Nos dez anos em que estrelou Friends, o peso de Matthew Perry variou de 58 a 102 quilos. “Dá para acompanhar a trajetória da minha dependência química pelo meu peso entre as temporadas. Quando estou mais pesado, era álcool; quando estou magro, eram remédios. Quando estou com um cavanhaque, era muitos remédios”. Apesar de Perry nunca explicar o porquê de um cavanhaque exatamente, ele expõe o que significam “muitos remédios”: ao fim da terceira temporada de Friends, o ator chegava a consumir 55 comprimidos de Vicodin por dia.

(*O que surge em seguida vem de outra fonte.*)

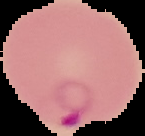

From a thin blood film. Cell region segmented out of the field of view; the surrounding area is masked to black. Image is 145×136 pixels. Malaria status: parasitized.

Nas décadas em que lutou contra Aquela Coisa Terrível, sua dependência química, Matthew Perry tomava, entre outras coisas, metadona, oxicodona, Xanax, cocaína e um litro de vodca por dia. Passou por mais de 65 desintoxicações, 17 internações, 14 cirurgias. Chegou a ficar em coma por duas semanas, depois que seu intestino estourou devido ao abuso de opioides. Acompanhar suas memórias foi uma experiência surpreendente e dolorosa. Como fã de Friends, eu sabia que Perry tinha problemas com a bebida e acompanhei as mudanças na sua aparência no decorrer da série, mas nunca tinha percebido a seriedade da batalha que ele travou por anos a fio diante dos nossos olhos, enquanto dava vida ao sempre perspicaz Chandler Bing. “Eu estava morando na reabilitação quando Monica e Chandler se casaram. Foi no dia 17 de maio de 2001.”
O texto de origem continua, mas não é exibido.